Description of the streak structure

A calibrated image of the night-side of Venus taken by IR2 is shown in Fig. 1. This image captures infrared radiation at 2.26 μm emitted by the hot atmosphere around 30 km altitudes and partly absorbed by dense middle and lower clouds lying at altitudes of around 49–57 km13,14. That is, bright colour in Fig. 1 indicates low-opacity regions and dark colour indicates high-opacity regions. One of the most prominent features in this image is the existence of a planetary-scale streak structure that is composed of many bright streaks located in both hemispheres with a rough equatorial symmetry. The streaks are enhanced and become clearer as shown in Fig. 2a by an edge-emphasis process described in Methods. In the northern hemisphere, for instance, the streaks extend from the northwest to southeast, at least for 7700 km from (lon, lat) ~ (210, 35) to (290, 15), and the width of each streak is hundreds of km. Since downward flow is considered to decrease the cloud opacity, the streak structure in bright colour may indicate the presence of strong downward flow19. A further discussion on the relation between the lower-cloud opacity and downward flow is given in Discussion.

Fig. 1
figure 1

Calibrated image of the night-side of Venus taken on 25 March 2016 07:33 UT by IR2, the 2-μm camera, on board the Venus Climate Orbiter/Akatsuki. Contrast features in the image are believed to reflect the opacity contrast of dense middle and lower clouds with a particle size of about 3.7 μm (called mode 3) located around 49–57 km height. Note that the sub-spacecraft longitude and latitude are 246.0 deg. and −9.1 deg., respectively

Fig. 2
figure 2

Morphology of the observed and the simulated planetary-scale streak structures. a Edge-enhanced image of Venus’ night-side obtained from the image in Fig. 1; see Methods for the edge-emphasis process. b Vertical velocity at an altitude of 60 km simulated in STD after 3 Earth years (about 9.38 Venusian solar days) of time-integration, shown as a satellite view mimicking the panel a. c, d Same as b but for orthographic views from the south pole and the north pole, respectively, at the same altitude. e Same as b but for meridional cross-section at lon = 60 deg.; horizontal dotted lines indicate 50 and 60 km heights, which are the approximate boundaries of the simulated low-stability layer. Note that the planetary-rotation direction in the simulation is opposite to that of Venus, but the panel b is displayed with a 180-deg. rotation to easily be compared with the Venus image shown in the panel a. The colour bar is common for the panels from b to e

Figure 2b shows a simulated vertical velocity (w) field in the STD run at an altitude of 60 km mapped as a satellite view mimicking the IR2 image shown in Fig. 2a. Note that the planetary rotation direction in our simulation is opposite to that of Venus, so that Fig. 2b is rotated to be reasonably comparable with Fig. 2a. Strong downward flows indicated by bright areas form a streak structure similar to that observed. The simulated structure is composed of several narrow streaks of downward flows and stretches from high-latitudes to low-latitudes of ±30 deg. in both hemispheres. In the lower hemisphere in Fig. 2b, the latitudinal locations of the streaks agree well with those in the southern part of the IR2 image; whereas, in the upper hemisphere, the simulated streaks are located slightly poleward compared with those in the northern part of Fig. 2a. There is a notable qualitative morphological similarity between the simulated and the observed streak structure, although there are quantitative differences between them. As shown later in Fig. 2e, the downward flows composing the narrow streaks at the altitudes of about 60 km penetrate down to the altitudes of about 50 km. However, the streak structure at 50 km height is less clear as a whole. The discrepancy in altitudes between the IR2 image representing the features of around 49–57 km heights and our simulation will be discussed later.
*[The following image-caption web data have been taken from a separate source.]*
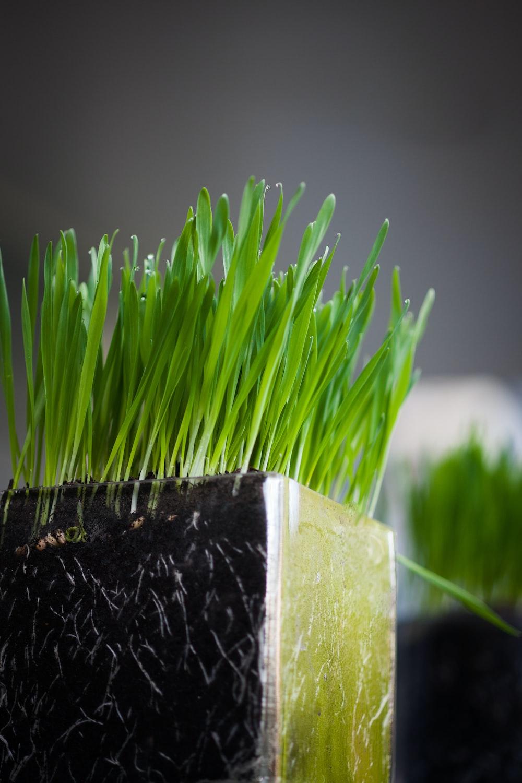 green grass on black and white concrete pot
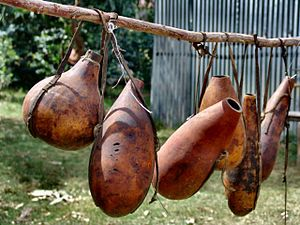 Container - Simple containers made from gourds being sold for use as calabash in Kenya.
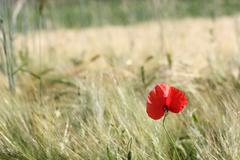 minimalist view of a red poppy - stock photo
Polar projections of simulated streaks are shown in Fig. 2c and d. In the polar regions (about >75 deg.) of each hemisphere, there is a dipole structure similar to the polar vortex observed by VIRTIS10, as previously reported30. The streaks extend from the edge of the polar region and form huge spirals in each hemisphere; the morphology is similar to the spiral observed in the hemispheric image obtained by VIRTIS3. The simulated spirals and polar dipoles seem to be evolving independently. The simulated spirals in both hemispheres are persistently developed with mostly equatorial symmetry (i.e., they are synchronised with each other), while the simulated polar dipoles are not synchronised (see Supplementary Movies 1 and 2). The rotation period of the simulated dipoles is around 2–4 Earth days, while that of the simulated streak structure is about 6 Earth days. The rotation period of the mean zonal flow at this level is about 4.9 Earth days at the equator and is shorter in higher latitudes, so that the rotation period of the simulated streak structure is longer than that of the mean flow. The streak structures appear permanently in our simulation at least for 1 Earth year (about 3 Venusian solar days).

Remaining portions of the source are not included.